● Work task:
In the records that follow, find the line containing "Faf du Plessis: పాకిస్తాన్" and the line containing "1643388846651.png", then transcribe both and every line between them exactly, omitting pictures.

● Given records:
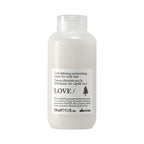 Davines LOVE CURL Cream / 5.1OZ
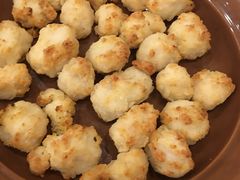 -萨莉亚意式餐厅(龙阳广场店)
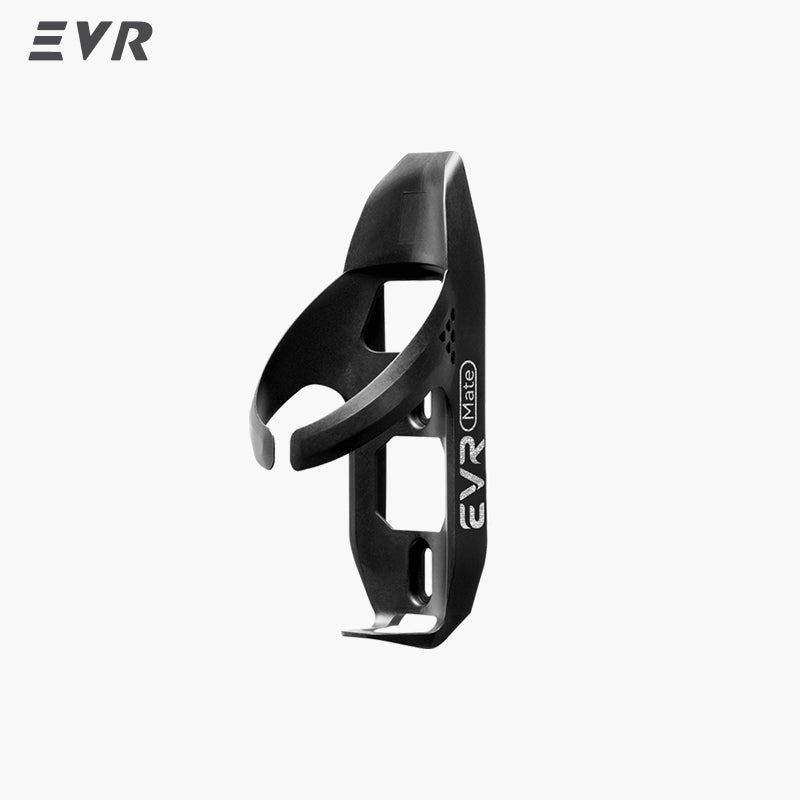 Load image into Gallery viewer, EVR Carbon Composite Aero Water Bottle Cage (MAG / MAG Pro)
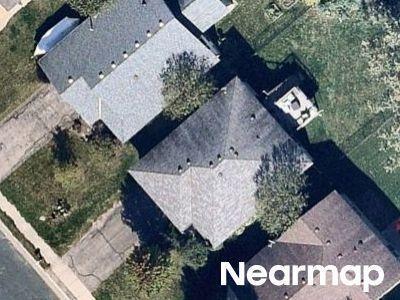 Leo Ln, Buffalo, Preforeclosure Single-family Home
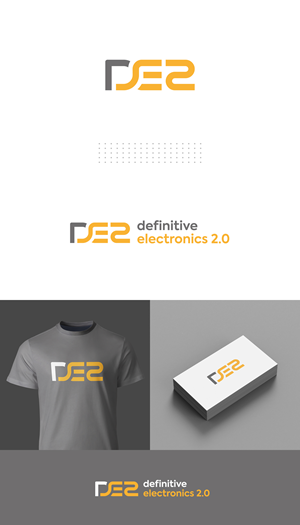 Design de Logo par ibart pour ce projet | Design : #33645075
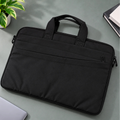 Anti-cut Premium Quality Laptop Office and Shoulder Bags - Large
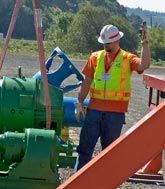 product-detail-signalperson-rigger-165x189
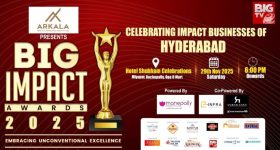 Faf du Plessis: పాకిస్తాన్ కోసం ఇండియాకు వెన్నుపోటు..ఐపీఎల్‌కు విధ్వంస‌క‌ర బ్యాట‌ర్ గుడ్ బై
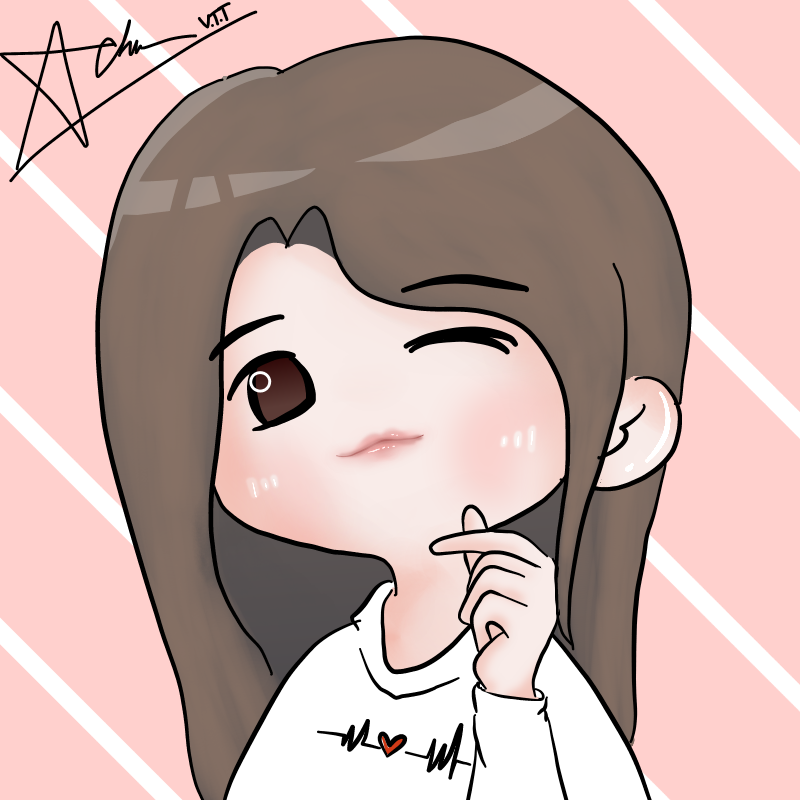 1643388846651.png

---

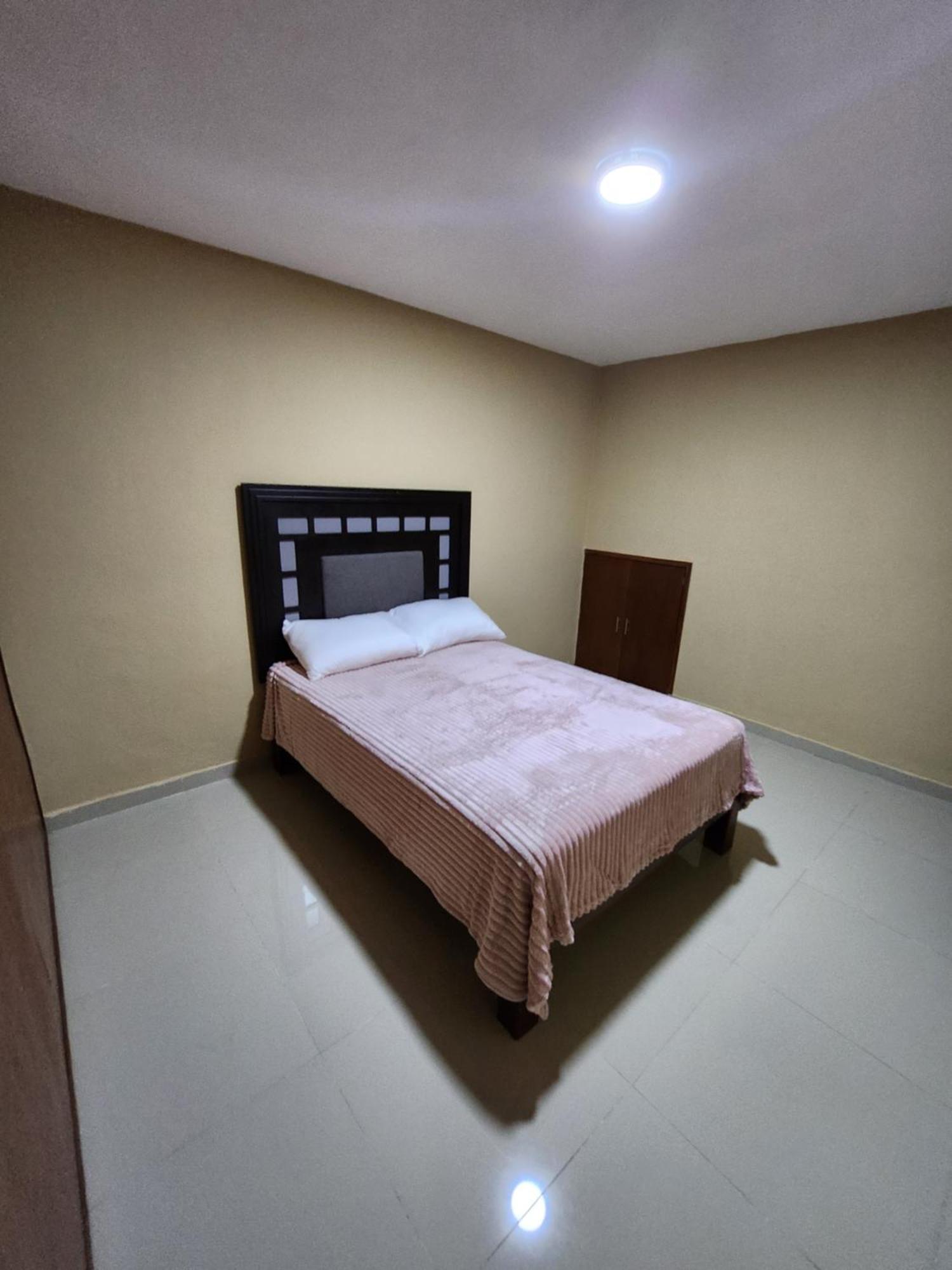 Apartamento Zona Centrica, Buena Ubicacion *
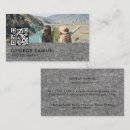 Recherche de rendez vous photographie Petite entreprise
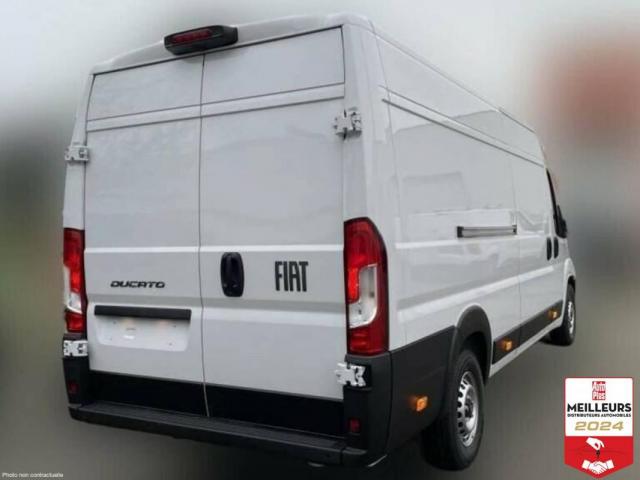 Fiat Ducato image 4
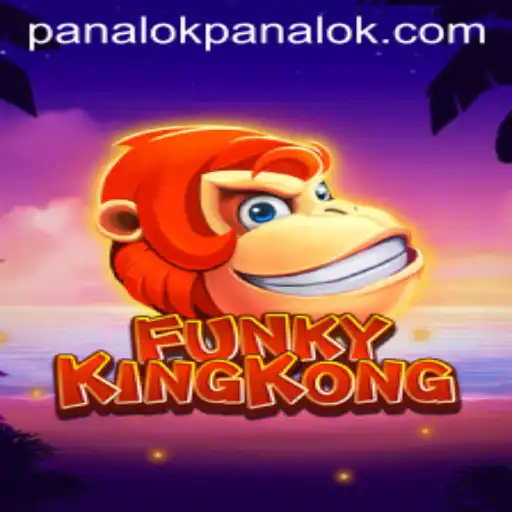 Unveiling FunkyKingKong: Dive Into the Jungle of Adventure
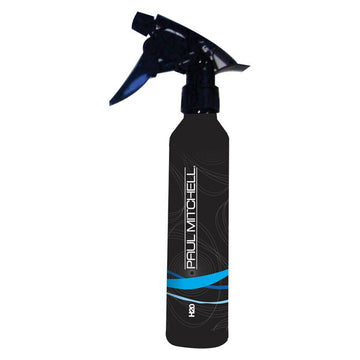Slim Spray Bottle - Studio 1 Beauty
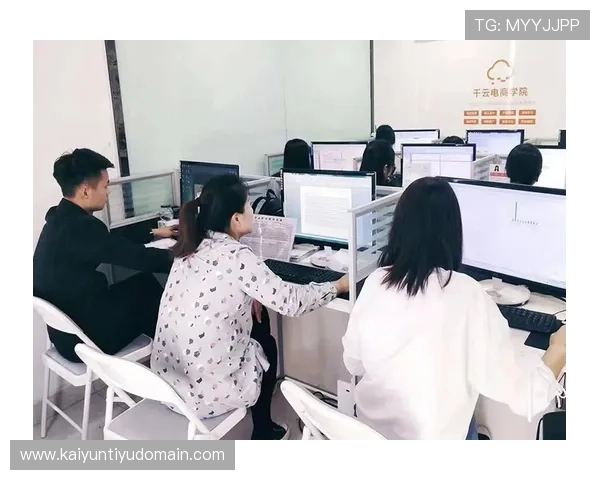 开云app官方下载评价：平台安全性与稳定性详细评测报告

● Response below:
 Faf du Plessis: పాకిస్తాన్ కోసం ఇండియాకు వెన్నుపోటు..ఐపీఎల్‌కు విధ్వంస‌క‌ర బ్యాట‌ర్ గుడ్ బై
 1643388846651.png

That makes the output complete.